London, Tuesday. The  Court of Criminal Appeal today upheld the conviction of Roger David Casement for high treason, and he was conveyed back to prison during the afternoon still under sentence of death. He will, however, it is understood, make a last effort to get his conviction quashed by appealing to the House of Lords, but this depends upon circumstances.


Thursday, July 20, 1916 

  • Newspapers for Abroad

Those of our readers who have been sending copies for the “Examiner” to the United States and other neutral countries are notified that from the 1st July these papers cannot be sent through the post by individuals. They can only be forwarded through newspaper offices or by newsagents who have received the necessary permit from the War Office. This prohibition does not apply to any part of the United kingdom, the Colonies, including Australia, New Zealand Canada, South Africa, the British possessions, or any of the Allied territories.

Friday, July 21, 1916 



The Irish Model T Ford Club annual rally at Ballinascarthy, Co. Cork, en route to the nearby Ford homestead at Crohane. Picture: Denis Minihane.

  • Letters to the Editor: The Price of Gas

Sir- I see a letter on your paper re price of gas in Cork, which is stated to be 4s. 4d. Per 1,000, as compared with 2s. Per 1,000 in Belfast. I find we are still worse in Mallow, where gas is 5s. 9d. Per 1,000, with a special rate of 1s. 4d. For gas “undertaking,” whatever that may mean. It is certainly strange that there should be such a difference.
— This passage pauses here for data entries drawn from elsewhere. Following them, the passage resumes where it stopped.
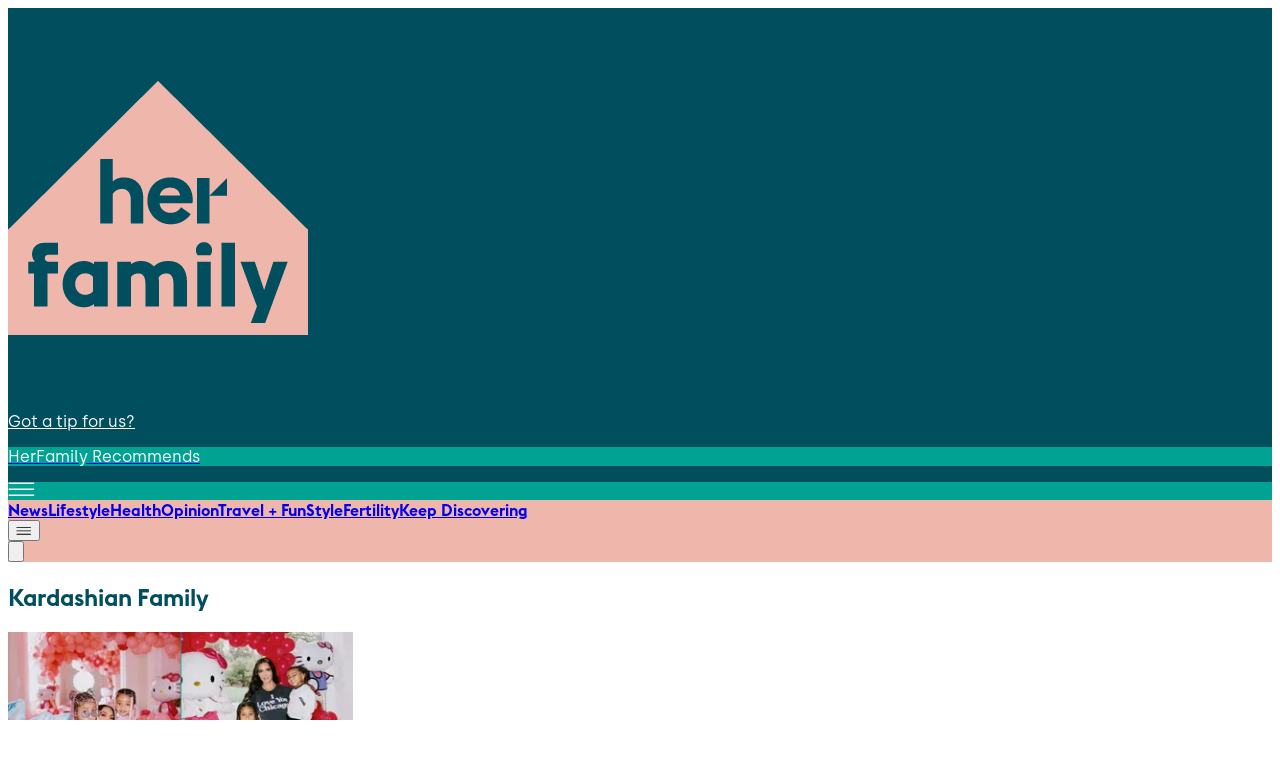

--- FILE ---
content_type: text/x-component
request_url: https://www.herfamily.ie/?_rsc=lbphd
body_size: 14
content:
0:{"b":"PcPjRnBN_jNLNJqQ4DoHO","f":[["children","__PAGE__",["__PAGE__",{}],null,[null,null],false]],"S":false}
Perhaps someone who knows may oblige by explaining.

-A Ratepayer

Saturday, July 22 1916



  • Kerry Prisoners Released

Tralee, Friday. Fourteen of the Kerry prisoners, who had been interned for the past eleven weeks, arrived home to-day from Frongoch Detention Camp, all looking in the pink of condition and feeling in the best of terms, and they brought with them the cheering news that the other interned Kerrymen would be home during the coming week. There was a very large crowd assembled at the entrance to Tralee platform awaiting the arrivals by the one o’clock train. A big force of police attended to prevent any demonstration.